=== Data for this task ===

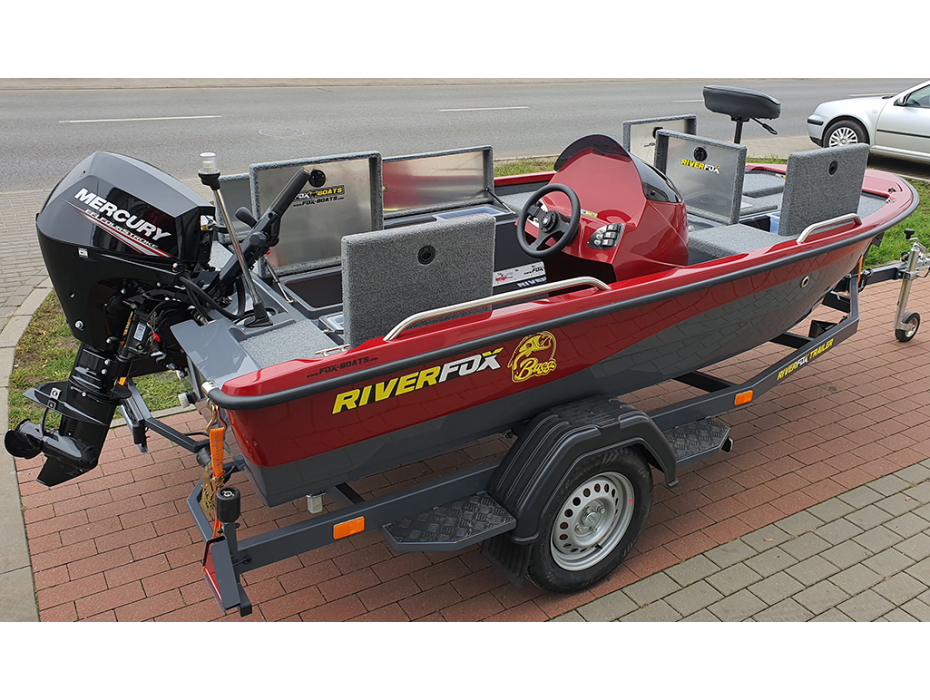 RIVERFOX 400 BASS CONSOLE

===
=== Data for this task ===

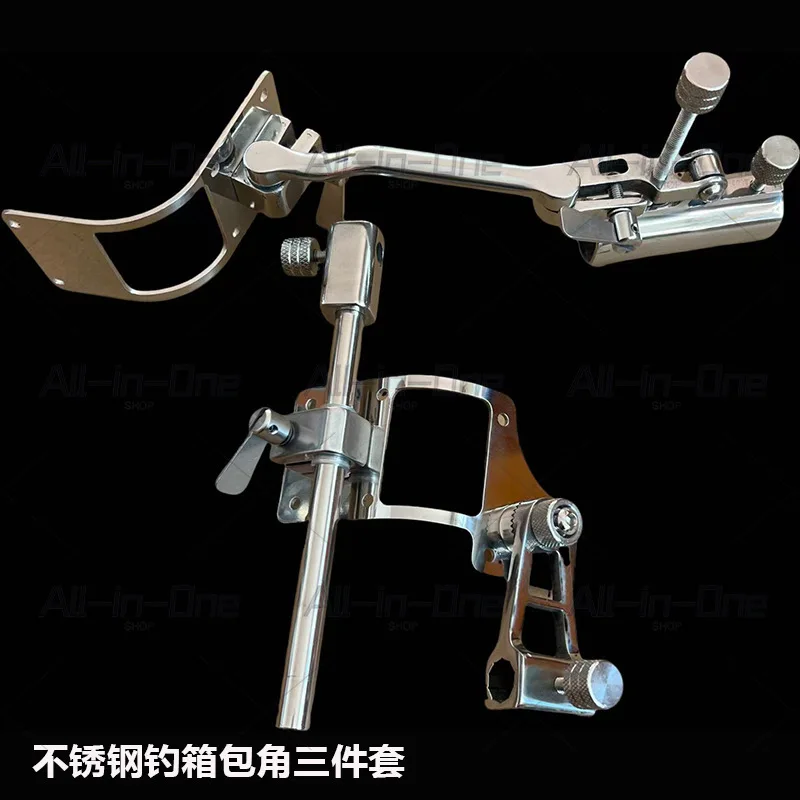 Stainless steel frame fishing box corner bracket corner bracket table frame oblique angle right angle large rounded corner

===
=== Data for this task ===

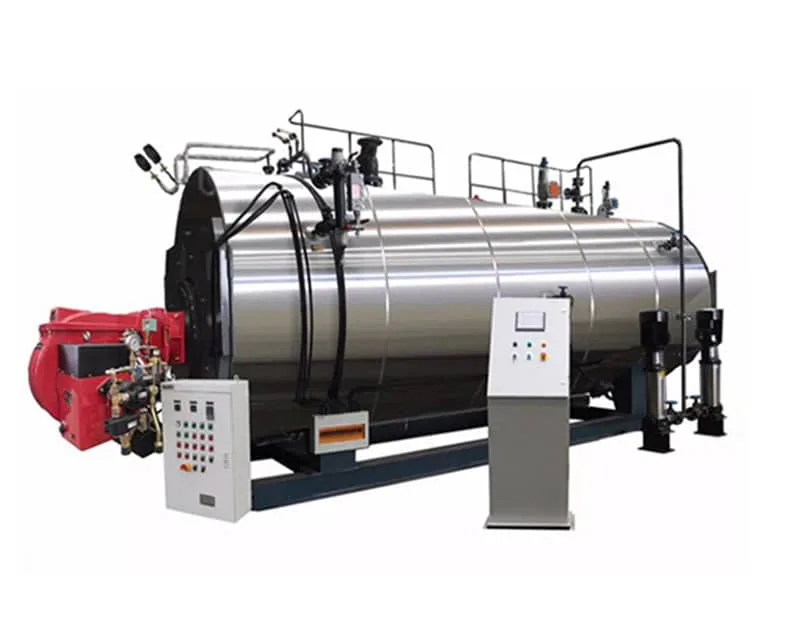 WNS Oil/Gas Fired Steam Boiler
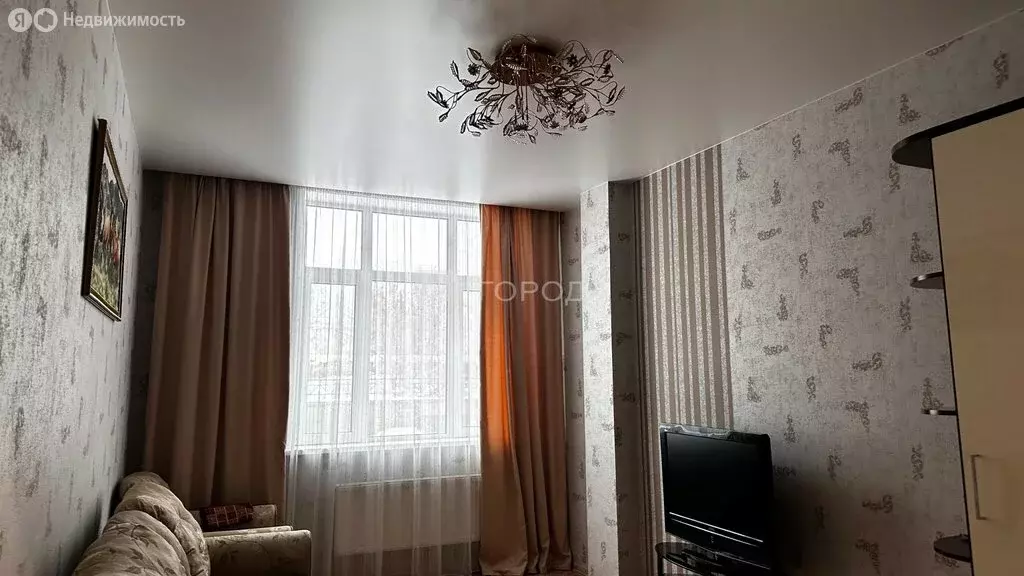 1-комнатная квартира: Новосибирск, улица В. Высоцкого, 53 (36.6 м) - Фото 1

===

Lines wanted from the entries above: the one with "WNS Oil/Gas Fired Steam Boiler", the one with "1-комнатная квартира: Новосибирск, улица", and all lines between. Please copy them exactly, without the pictures and without anything else.

Problem solution
 WNS Oil/Gas Fired Steam Boiler
 1-комнатная квартира: Новосибирск, улица В. Высоцкого, 53 (36.6 м) - Фото 1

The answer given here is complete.